* [PATCH net 0/2] fix OOM and order check in msg_zerocopy selftest
@ 2024-07-01 22:53 zijianzhang
2024-07-01 22:53 ` [PATCH net 1/2] selftests: fix OOM " zijianzhang
` (2 more replies)
0 siblings, 3 replies; 10+ messages in thread
From: zijianzhang @ 2024-07-01 22:53 UTC (permalink / raw)
To: netdev; +Cc: willemdebruijn.kernel, cong.wang, xiaochun.lu, Zijian Zhang
From: Zijian Zhang <zijianzhang@bytedance.com>
In selftests/net/msg_zerocopy.c, it has a while loop keeps calling sendmsg
on a socket with MSG_ZEROCOPY flag, and it will recv the notifications
until the socket is not writable. Typically, it will start the receiving
process after around 30+ sendmsgs. However, as the introduction of commit
dfa2f0483360 ("tcp: get rid of sysctl_tcp_adv_win_scale"), the sender is
always writable and does not get any chance to run recv notifications.
The selftest always exits with OUT_OF_MEMORY because the memory used by
opt_skb exceeds the net.core.optmem_max. Meanwhile, it could be set to a
different value to trigger OOM on older kernels too.
Thus, we introduce "cfg_notification_limit" to force sender to receive
notifications after some number of sendmsgs.

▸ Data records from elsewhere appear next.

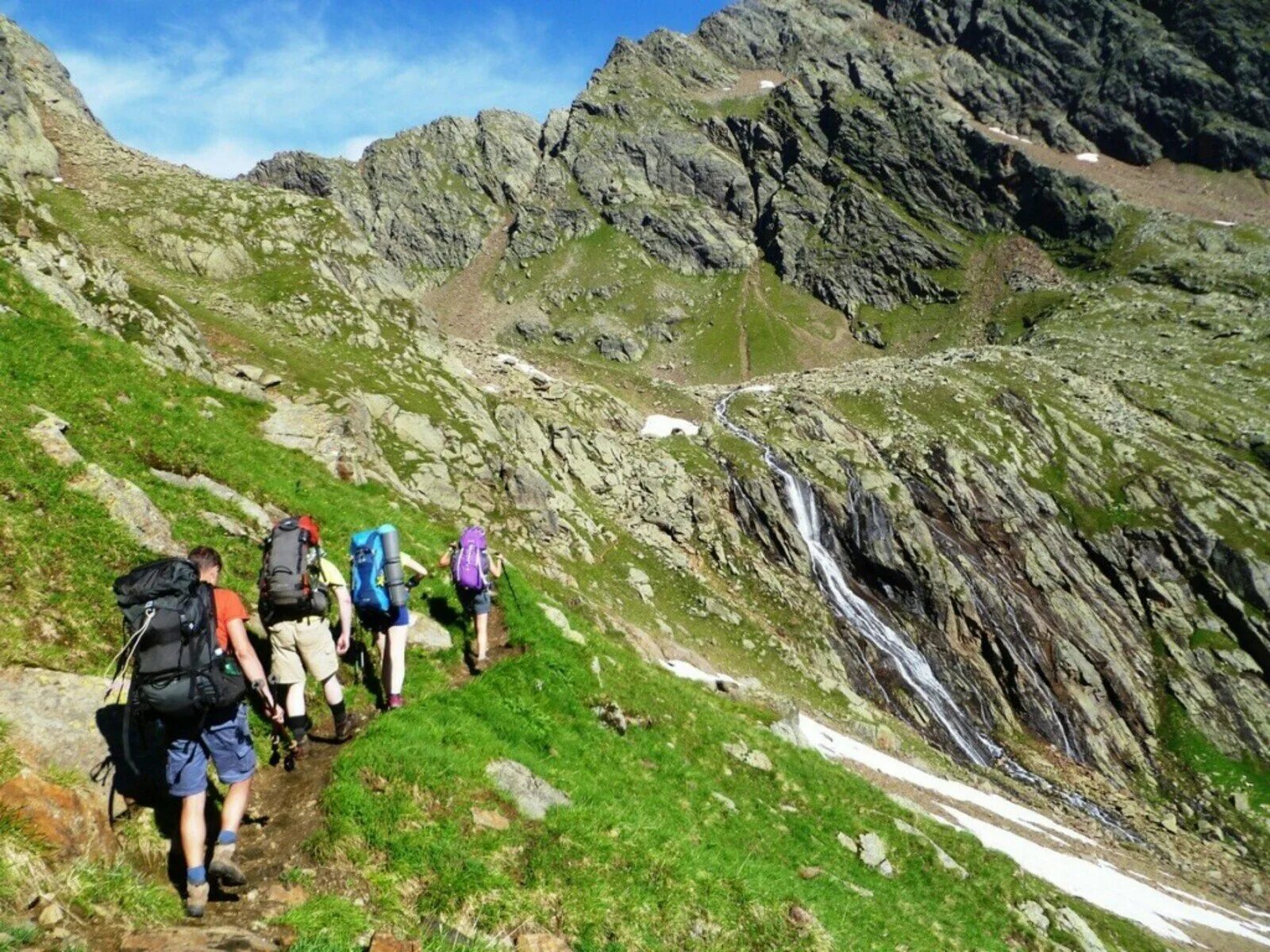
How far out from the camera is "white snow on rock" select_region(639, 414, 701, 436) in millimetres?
64750

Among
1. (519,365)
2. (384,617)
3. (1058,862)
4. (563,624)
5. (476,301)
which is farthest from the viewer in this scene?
(476,301)

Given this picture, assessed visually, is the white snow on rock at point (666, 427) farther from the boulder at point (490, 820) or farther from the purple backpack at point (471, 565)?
the boulder at point (490, 820)

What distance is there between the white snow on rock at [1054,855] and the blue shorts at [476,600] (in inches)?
483

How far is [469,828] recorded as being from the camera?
8.30 metres

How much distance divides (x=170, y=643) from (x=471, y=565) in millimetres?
7412

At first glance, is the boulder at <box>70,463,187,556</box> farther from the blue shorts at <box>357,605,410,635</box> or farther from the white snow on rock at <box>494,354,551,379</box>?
the white snow on rock at <box>494,354,551,379</box>

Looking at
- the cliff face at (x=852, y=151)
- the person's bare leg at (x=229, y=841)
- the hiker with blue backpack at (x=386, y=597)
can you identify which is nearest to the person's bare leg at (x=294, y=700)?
the hiker with blue backpack at (x=386, y=597)

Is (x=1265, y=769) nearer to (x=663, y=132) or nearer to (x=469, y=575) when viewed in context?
(x=469, y=575)

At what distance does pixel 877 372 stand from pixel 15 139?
83.3 meters

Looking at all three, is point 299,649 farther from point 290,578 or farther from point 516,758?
point 516,758

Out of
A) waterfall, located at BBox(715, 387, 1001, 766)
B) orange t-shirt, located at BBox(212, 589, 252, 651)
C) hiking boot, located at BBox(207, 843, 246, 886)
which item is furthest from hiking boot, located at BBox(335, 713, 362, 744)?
waterfall, located at BBox(715, 387, 1001, 766)

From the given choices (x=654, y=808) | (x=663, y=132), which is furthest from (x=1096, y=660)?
(x=663, y=132)

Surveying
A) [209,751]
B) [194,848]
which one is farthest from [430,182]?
[194,848]

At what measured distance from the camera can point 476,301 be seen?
527ft
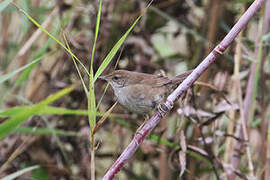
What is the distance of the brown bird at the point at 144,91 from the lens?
196cm

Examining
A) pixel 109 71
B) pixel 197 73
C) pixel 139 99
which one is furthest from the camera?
pixel 109 71

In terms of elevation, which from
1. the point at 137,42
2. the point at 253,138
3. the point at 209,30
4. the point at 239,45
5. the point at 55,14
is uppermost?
the point at 55,14

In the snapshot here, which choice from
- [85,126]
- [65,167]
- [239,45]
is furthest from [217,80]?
[65,167]

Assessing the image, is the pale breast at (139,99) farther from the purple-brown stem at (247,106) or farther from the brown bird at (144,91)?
the purple-brown stem at (247,106)

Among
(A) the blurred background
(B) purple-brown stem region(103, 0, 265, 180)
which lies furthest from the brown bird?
(B) purple-brown stem region(103, 0, 265, 180)

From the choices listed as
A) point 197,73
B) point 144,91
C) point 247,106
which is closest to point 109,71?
point 144,91

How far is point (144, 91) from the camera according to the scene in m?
2.03

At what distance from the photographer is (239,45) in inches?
79.4

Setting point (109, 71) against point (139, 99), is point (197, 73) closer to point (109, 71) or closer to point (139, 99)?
point (139, 99)

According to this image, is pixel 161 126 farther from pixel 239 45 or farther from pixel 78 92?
pixel 239 45

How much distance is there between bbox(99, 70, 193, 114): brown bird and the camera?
196 centimetres

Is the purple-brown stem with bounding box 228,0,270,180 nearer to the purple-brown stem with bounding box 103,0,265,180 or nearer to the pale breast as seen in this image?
the pale breast

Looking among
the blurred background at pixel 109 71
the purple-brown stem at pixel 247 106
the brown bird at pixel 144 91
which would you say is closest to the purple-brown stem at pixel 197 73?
the brown bird at pixel 144 91

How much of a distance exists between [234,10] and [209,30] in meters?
0.30
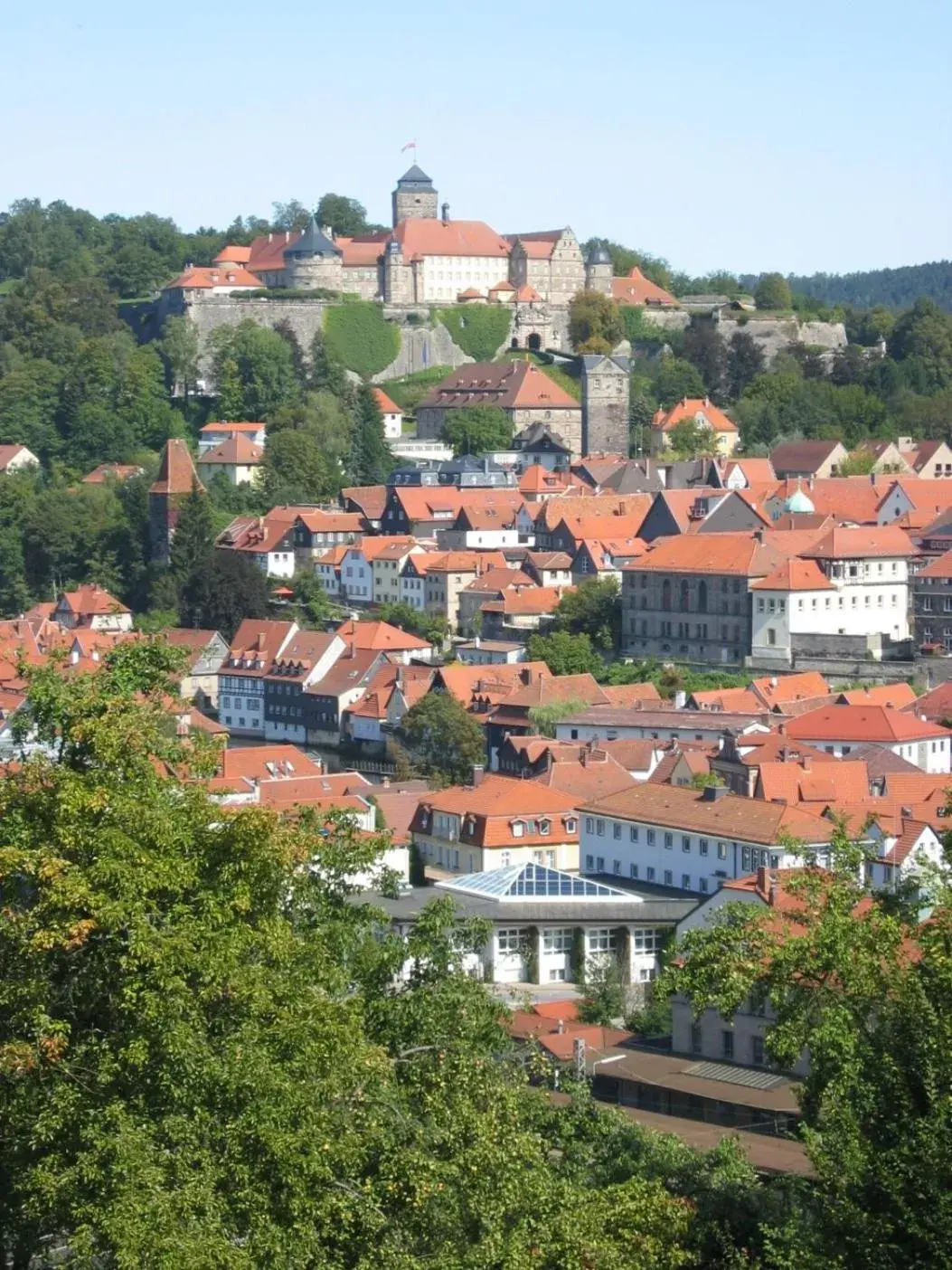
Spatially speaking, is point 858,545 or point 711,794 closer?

And, we find that when lock debugging is on, notifications may not come in
order. Thus, we have order checking outputs managed by cfg_verbose, to
avoid too many outputs in this case.
Zijian Zhang (2):
selftests: fix OOM in msg_zerocopy selftest
selftests: make order checking verbose in msg_zerocopy selftest
tools/testing/selftests/net/msg_zerocopy.c | 14 ++++++++++++--
1 file changed, 12 insertions(+), 2 deletions(-)
--
2.20.1
^ permalink raw reply [flat|nested] 10+ messages in thread
* [PATCH net 1/2] selftests: fix OOM in msg_zerocopy selftest
2024-07-01 22:53 [PATCH net 0/2] fix OOM and order check in msg_zerocopy selftest zijianzhang
@ 2024-07-01 22:53 ` zijianzhang
2024-07-02 13:17 ` Willem de Bruijn
2024-07-04 1:50 ` Jakub Kicinski
2024-07-01 22:53 ` [PATCH net 2/2] selftests: make order checking verbose " zijianzhang
2024-07-04 2:50 ` [PATCH net 0/2] fix OOM and order check " patchwork-bot+netdevbpf
2 siblings, 2 replies; 10+ messages in thread
From: zijianzhang @ 2024-07-01 22:53 UTC (permalink / raw)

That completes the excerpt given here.